Hexasomal particles: consequence or also consequential?

Abstract

It is long known that an RNA polymerase transcribing through a nucleosome can generate subnucleosomal particles called hexasomes. These particles lack an H2A-H2B dimer, breaking the symmetry of a nucleosome and revealing new interfaces. Whether hexasomes are simply a consequence of RNA polymerase action or they also have a regulatory impact remains an open question. Recent biochemical and structural studies of RNA polymerases and chromatin remodelers with hexasomes motivated us to revisit this question. Here, we build on previous models to discuss how formation of hexasomes can allow sophisticated regulation of transcription and also significantly impact chromatin folding. We anticipate that further cellular and biochemical analysis of these subnucleosomal particles will uncover additional regulatory roles.

Figure 1

Comparison of nucleosome and hexasome structures. (a) Nucleosome structure (PDB: 1KX5) consisting of ~147 bp of DNA wrapped around an octamer core containing one H3–H4 tetramer (gray) and two H2A–H2B dimers (blue or cyan). The flanking DNA is shown in gold. (b) Hexasome structure (PDB: 6ZHY) consisting of ~112 bp of DNA wrapped around a hexamer core containing an H3–H4 tetramer and one H2A–H2B dimer. The DNA wrapped around a nucleosome can be divided into waypoints at superhelical locations (SHLs) separated by 10 base-pairs across the histone octamer surface, which are mirrored on the opposite face. The dyad is defined by SHL0. Note that here we show the promoter-proximal dimer (blue) as that closest to the end of the DNA away from the flanking DNA. The flanking (gold) and unwrapped (orange) DNA has been modeled in.

Figure 2

Models for the interplay between hexasomes and RNAPII transcription. (a) A hexasome missing either the promoter-proximal or promoter-distal dimer results in stalling of RNAPII or facilitates passage of RNAPII, respectively [10]. TSS refers to transcription start site. Notably, RNAPII transcribes faster through a hexasome missing the promoter-distal dimer compared with a nucleosome. (b) When RNAPII and elongation factors (RNAPII EC), encounter a nucleosome, DNA is unwrapped from the promoter-proximal dimer, which may destabilize the dimer and lead to its loss and formation of a hexasome that would lead to RNAPII stalling.

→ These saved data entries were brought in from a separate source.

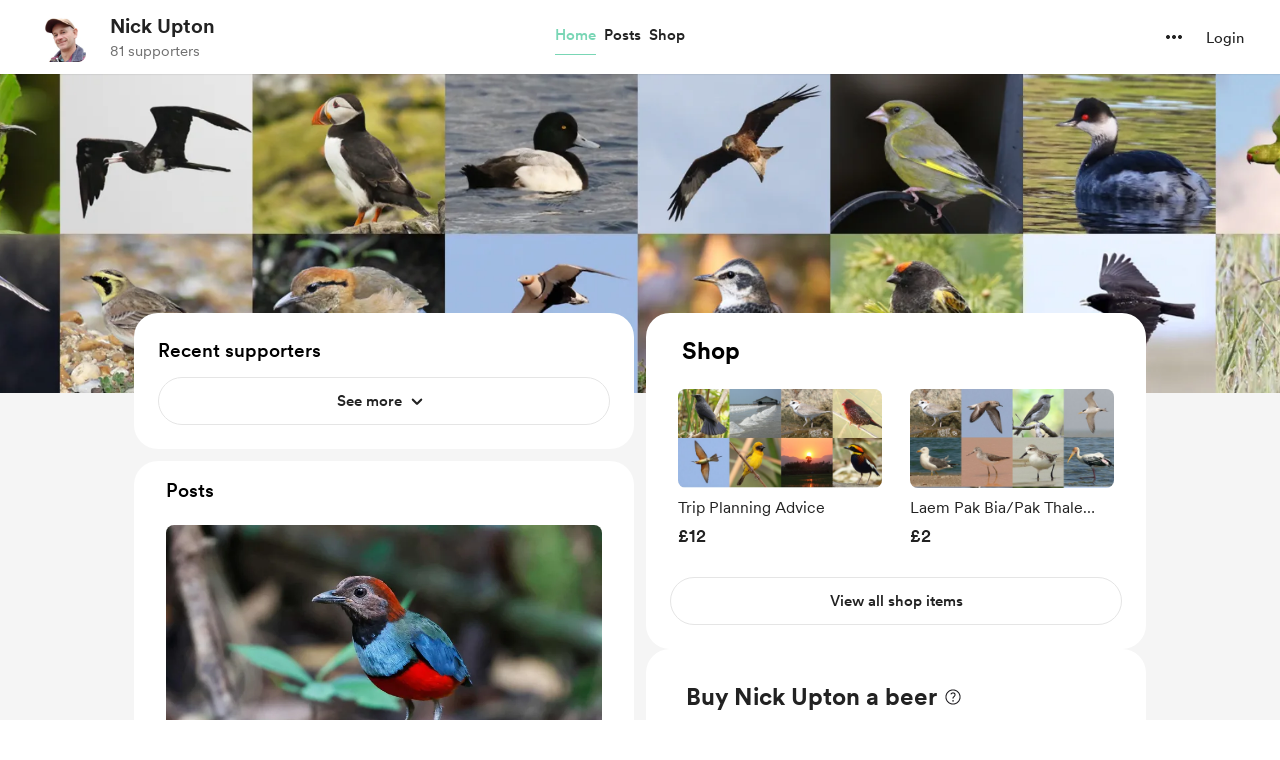

--- FILE ---
content_type: application/javascript
request_url: https://cdn.buymeacoffee.com/static/prod/11.4.0/build/assets/Twitter-fd9ea959.js
body_size: 178
content:
import{o as s,c as e,a as l,n as t}from"./app-b4c4edbd.js";const a={width:"24",height:"24",viewBox:"0 0 24 20",fill:"none",xmlns:"http://www.w3.org/2000/svg"},c={__name:"Twitter",props:["fillClass"],setup(C){return(o,n)=>(s(),e("svg",a,[l("path",{d:"M7.54752 19.7512C16.6042 19.7512 21.5578 12.2479 21.5578 5.74101C21.5578 5.52789 21.5578 5.31573 21.5434 5.10453C22.507 4.40748 23.3389 3.54441 24 2.55573C23.1014 2.95413 22.148 3.21528 21.1718 3.33045C22.1998 2.71514 22.9692 1.74723 23.3366 0.606928C22.3701 1.18054 21.3126 1.58475 20.2099 1.80213C19.4675 1.01271 18.4856 0.48997 17.4162 0.314813C16.3468 0.139656 15.2494 0.321843 14.294 0.833181C13.3385 1.34452 12.5782 2.1565 12.1307 3.14348C11.6833 4.13045 11.5735 5.23739 11.8186 6.29301C9.8609 6.19481 7.94576 5.68604 6.19745 4.79973C4.44915 3.91343 2.90676 2.66939 1.6704 1.14837C1.04073 2.23236 0.847872 3.5156 1.1311 4.73679C1.41433 5.95798 2.15234 7.02532 3.19488 7.72149C2.41123 7.69853 1.64465 7.48712 0.96 7.10517V7.16757C0.960311 8.30442 1.35385 9.40616 2.07387 10.2859C2.79389 11.1657 3.79606 11.7693 4.9104 11.9944C4.18548 12.1922 3.42487 12.2211 2.68704 12.0789C3.00181 13.0573 3.61443 13.9128 4.43924 14.5259C5.26405 15.139 6.25983 15.479 7.28736 15.4985C6.26644 16.3009 5.09731 16.8942 3.84687 17.2444C2.59643 17.5947 1.28921 17.6949 0 17.5394C2.25183 18.9844 4.87192 19.7509 7.54752 19.7474",fill:"#1DA1F2",class:t(C.fillClass)},null,2)]))}};export{c as _};
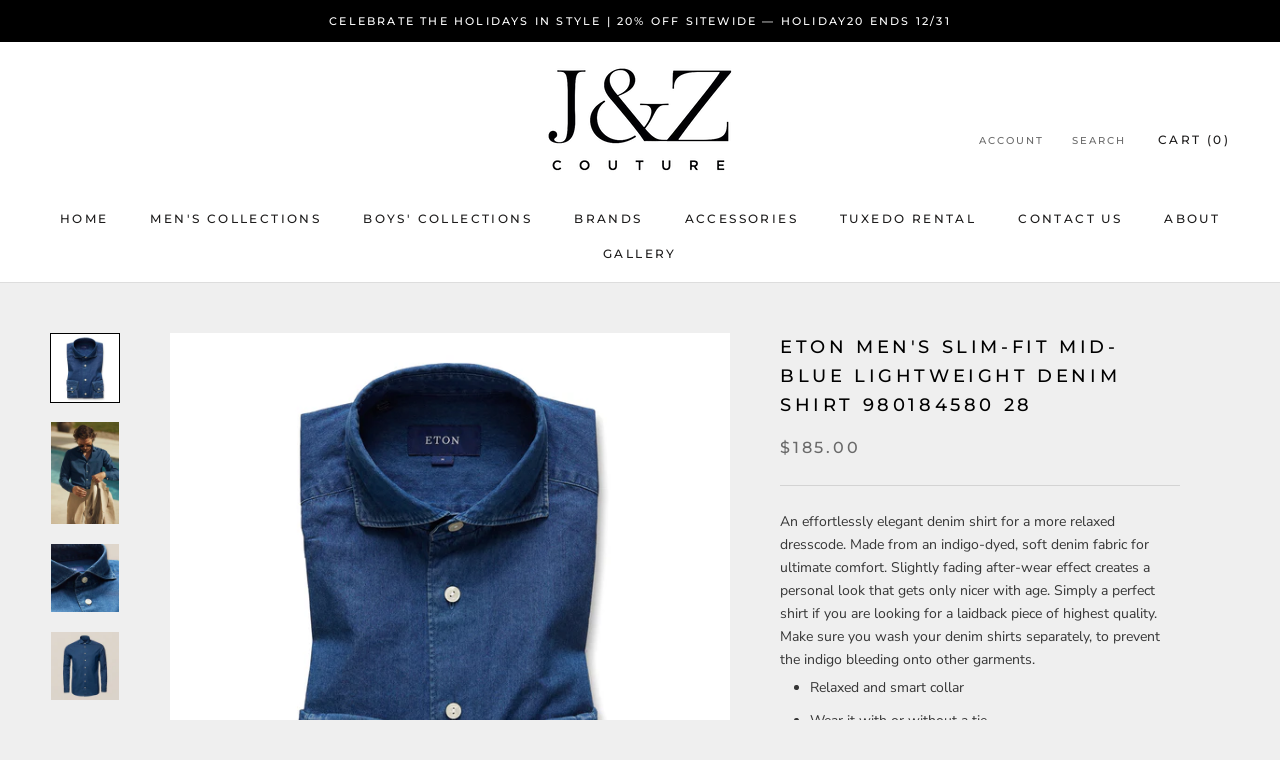

--- FILE ---
content_type: text/javascript
request_url: https://jandzcouture.com/cdn/shop/t/17/assets/custom.js?v=183944157590872491501721601131
body_size: -542
content:
//# sourceMappingURL=/cdn/shop/t/17/assets/custom.js.map?v=183944157590872491501721601131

Model based on Ref. [12]. (c) When RNAPII EC and a histone chaperone FACT encounter a nucleosome, DNA is unwrapped from the promoter-proximal dimer but FACT stabilizes and prevents loss of the dimer. Downstream-distal DNA is simultaneously unwrapped, which destabilizes the promoter-distal dimer, leading to its loss. A FACT subunit may interact with the dissociated free dimer. Multiple kinetically partitioned pathways can be imagined at this stage, that include the hexasome orientation remaining the same, FACT flipping the orientation of the hexamer, and FACT redepositing the dimer to regenerate a nucleosome. Each pathway has a different consequence for the next RNAPII EC. Model based on Refs. [–11,13]. For all panels, H3–H4 tetramer is in gray and H2A–H2B dimers are in blue or cyan.

Figure 3

Model for chromatin remodelers acting on hexasomes in the wake of transcription. The context for the model is a promoter as found in S. cerevisiae. The promoter contains a nucleosome-depleted region (NDR) that contains the TSS. Well-positioned nucleosomes flank the NDR. Nucleosomes within the gene body are shown numbered with ‘+’ signs and the nucleosome upstream of the NDR is shown numbered with a ‘−’ sign. (a) RNAPII EC at the TSS. (b) As RNAPII EC moves through the gene body, hexasomes may form with either the promoter-proximal or promoter-distal dimer missing. All (sub)nucleosomes are shifted toward the promoter in the process (black arrows). Chromatin remodelers can slide the hexasomes in a directional manner depending on which dimer is lost [–37]. How these remodelers coordinate to reposition these particles correctly remains an open question. (c) Binding of Reb1 and other factors has been shown to change the directionality of sliding by Chd1 [35]. Binding of additional factors may also play a role in regulating the process modeled in (B).